== Texto selecionado

Por que o país merece sediar o Fórum Mundial da Água?

O Brasil, ao longo das últimas décadas, deu muita importância para a gestão dos recursos hídricos. Criou um comitê dedicado às bacias hidrográficas no final da década de 1990 e, depois, a Agência Nacional de Águas, para a resolução de conflitos ligados a este recurso natural. Nossa economia é movida por hidrelétricas. Temos em nosso território a Amazônia, um grande reservatório de água. Então, faz sentido que, após sete edições, o evento seja realizado pela primeira vez no Hemisfério Sul.

A qualidade da água costuma ser um tema suficientemente discutido nas conferências do clima?

Não. Esses encontros têm se concentrado mais na discussão sobre energia. Na convenção do ano passado, em Marrakesh (Marrocos), o foco foi a mitigação do efeito das mudanças climáticas, e isso envolve principalmente o debate sobre a produção de gás carbônico por combustíveis fósseis. Fala-se pouco sobre mecanismos de adaptação e sobre a maior capacidade para reserva de água nas bacias hidrográficas.

A escassez de água é uma questão geopolítica?

Há uma possibilidade de que a água tenha relação com conflitos políticos. Obras de infraestrutura na Etiópia podem interferir na quantidade de água do Rio Nilo que chega no Egito. Turquia e Iraque também têm problemas para compartilhar os recursos dos rios Tigre e Eufrates. A Síria sofre uma seca inédita — evidentemente, este fenômeno não é o principal fator ligado à guerra civil que acomete o país, mas certamente exerce um papel.

====
== Dados exibidos

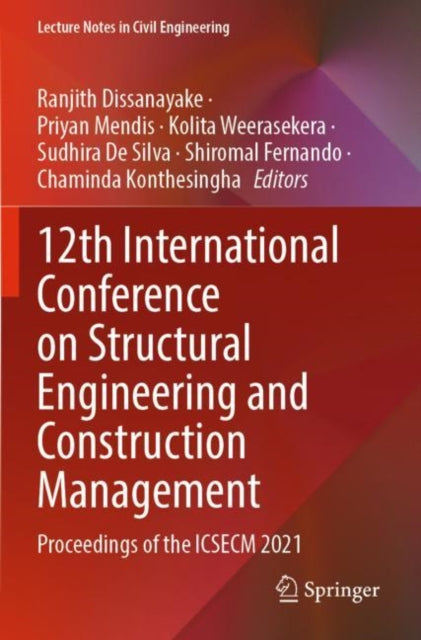 Book cover of: 12th International Conference on Structural Engineering and Construction Management. By: Ranjith Dissanayake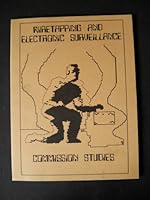 Wiretapping and Electronic Surveillance 1893626199 Book Cover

====

__Objetivo da tarefa__.
Com base no texto selecionado, responda por favor a estas perguntas:
1. O que o Brasil criou no final da década de 1990?
2. Em que cidade foi realizada a convenção do ano passado?
3. Quais países têm problemas para compartilhar os recursos dos rios Tigre e Eufrates?
O material não é necessário para responder.

__Resolução__.
1. Um comitê dedicado às bacias hidrográficas.
2. Em Marrakesh (Marrocos).
3. Turquia e Iraque.